Robyn Caplan, Data & SocietyI’m an organizational researcher, and I’m looking at content moderation practices more broadly. So I’ll be looking at resources — are they actually expanding resources and enforcing content moderation? How are they paying these workers — are they full-time workers, do they work within the U.S., or have enough context of the U.S. political situation to address content of ads?

Have they started amending how they’re allowing people to target political communications? Are they starting to move away from discriminatory practices that they’ve been caught on in the past, like race? I’d like to see them limit the amount of targeting that anybody can do with political communications to only a few categories, instead of the myriad categories you can use to microtarget users.

And then I’ll be judging them on the extent to which transparency or authenticity markers are being made available for any sort of political communication that I’m seeing in my network. Am I seeing who is paying for an ad? Am I seeing an alert saying “This is a political advertisement?” How well are they applying those kinds of techniques to ads that don’t look like a [traditional] political advertisement? — so, a meme or a short-form video.

Parakilas: I think my overarching point is that I think you shouldn’t expect the information operations of 2018 to look like the information operations of 2016 … There are huge, huge vulnerabilities not exploited in 2016 that may very well be exploited right now … A successful outcome is that there is not obvious and effective foreign interference in the 2018 midterms. I think it was fair to say there was obvious and effective foreign interference in the 2016 elections.

What more needs to be done

DiResta: We know that the Internet Research Agency reached out to real Americans. We know that they connected with them to serve as activists on the ground, to perform actions for them, to amplify their messages. What we believe is happening now is that there’s more narrative laundering through real people.

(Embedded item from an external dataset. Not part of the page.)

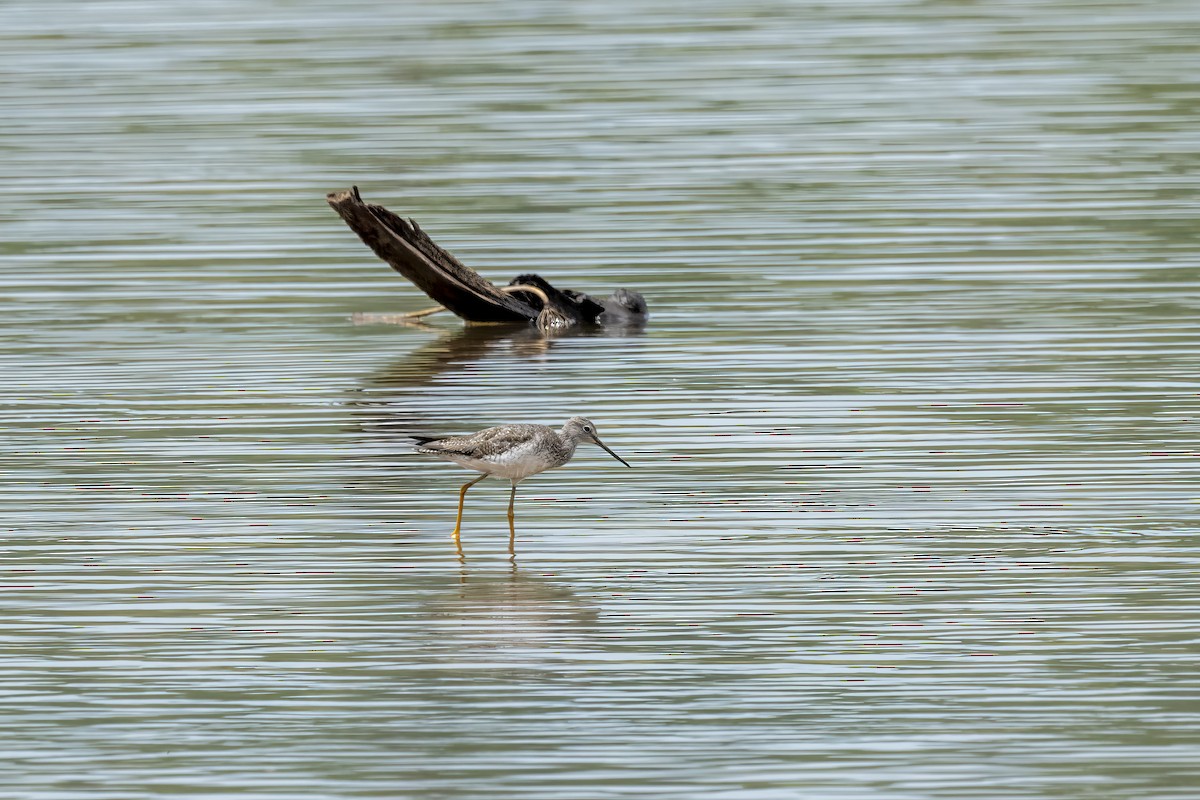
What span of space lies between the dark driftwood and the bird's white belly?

And that is going to be very hard to detect and that is going to be very hard to mitigate because it touches on free speech issues [of] real Americans.

This is where we feel that there’s a real need to try to understand inauthentic cross-platform distribution, and the only way that we can do that, that we can detect inauthentic narratives across platforms, is through collaboration with third-party researchers and government.

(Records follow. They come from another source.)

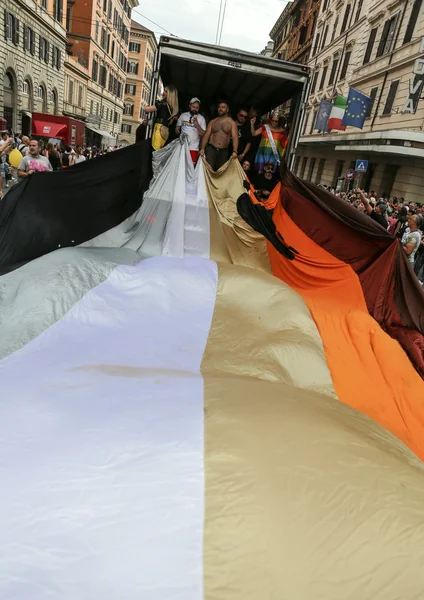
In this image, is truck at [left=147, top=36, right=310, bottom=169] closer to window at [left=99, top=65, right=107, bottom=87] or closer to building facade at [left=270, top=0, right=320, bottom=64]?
building facade at [left=270, top=0, right=320, bottom=64]

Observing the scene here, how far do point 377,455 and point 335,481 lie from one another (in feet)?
1.02

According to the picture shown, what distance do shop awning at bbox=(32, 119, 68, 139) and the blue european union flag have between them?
49.9ft

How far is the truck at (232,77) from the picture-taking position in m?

Caplan: There are a few large, broad concerns that I think platforms are going to still have problems addressing — how to make policies against disinformation consistent and contextual while allowing and enabling other forms of communication to flourish … Microtargeting has also got to stop.

That is really where we’re seeing a lot of disinformation spread continue to flourish. … These platforms say as long as people are advertising on their networks they want it to be relevant to individual users, and I completely understand that. As a user, I tend to actually like when ads are targeted specifically toward me. When that comes to political issue ads though, that does not need to be the case. We should not have the functionality to be able to do microtargeting for political ads.

Scott: Ad transparency. That’s the easiest place for all the companies to be transparent, because there’s a transaction behind every one of those content websites. Someone bought the right to put an ad in front of you. And that’s much easier to regulate and control as a platform than user-generated content from any given account. They have all put forward different forms of transparency on political ads. But they’re very different in terms of how far they’ve been willing to go.

Senator Warner I think there are still more questions about identification [of bots]. These are technically hard to do, I will acknowledge, but if somebody is tweeting or posting a message on Facebook that says “This is Mark Warner from Alexandria Virginia,” but the post is originating in Saint Petersburg, Russia — hell, maybe you don’t take it down, but maybe you indicate this is not being pushed from where this person says it is.